Trzeba dodać, że ten nastoletni bohater to bardzo skromny chłopiec. Jak wielu jego rówieśników kocha piłkę nożną, a jego ulubiony sportowiec to Robert Lewandowski. Czasem trochę rozrabia, ale jak się okazuje, jest to łobuz ze szczerozłotym sercem.

– Mateusza zawsze jest wszędzie pełno, ale w życiu bym się nie spodziewała, że mój syn uratuje życie drugiemu człowiekowi. Ważne, że ten pan żyje i że jemu się nic nie stało – komentuje całą sytuacją Beata Krul, dumna mama.

A co na to wszystko nasz  bohater?- Nie jestem nim. Zrobiłem to, co do mnie należało i teraz czuje się z tym świetnie – mówi Mateusz.

List gratulacyjny od policjantów równie dostała mama chłopaka w podziękowaniu za  efekt wysiłków wychowawczych, które zaowocowały u jej syna już w młodym wieku. – Dziękujemy mamie, że wychowała tak wspaniałego syna – dołączał się do gratulacji również Tadeusz Ferenc.

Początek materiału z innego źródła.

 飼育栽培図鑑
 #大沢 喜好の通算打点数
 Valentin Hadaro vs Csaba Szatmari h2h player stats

Podziękowania od prezydenta Rzeszowa zostaną również przekazane dyrekcji Szkoły Podstawowej nr 19 w Rzeszowie, do której chodzi Mateusz Krul oraz nauczycielom, którzy przyczyniają się do wychowania chłopca.

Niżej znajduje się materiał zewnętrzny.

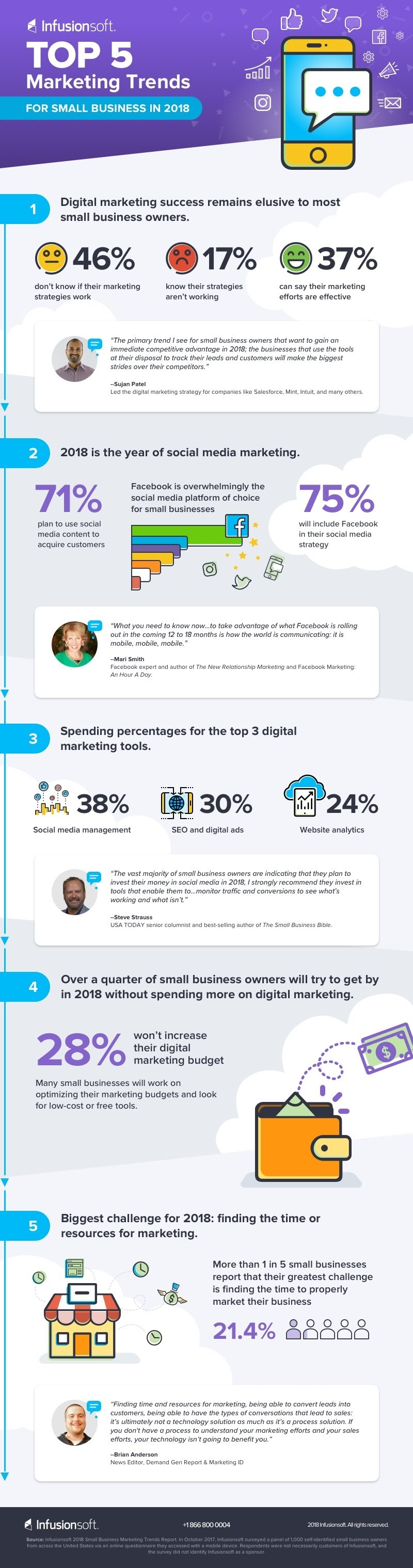 Top 5 Marketing Trends for Small Business in 2018 #infographic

29-latek nie miał okazji jeszcze osobiście podziękować Mateuszowi za uratowanie życia, ale pierwsze wyrazy uznania pojawiły się w komentarzach pod naszym tekstem o zdarzeniu.

„Bardzo Dziękuję Mateuszowi, który mnie przy pomocy wędki wyciągnął z wody, i który nie pozostał obojętny na moje wołanie o pomoc. Jego mama ma naprawdę powód do dumy. Jesteś bohaterem” – napisał uratowany i wdzięczny 29-latek.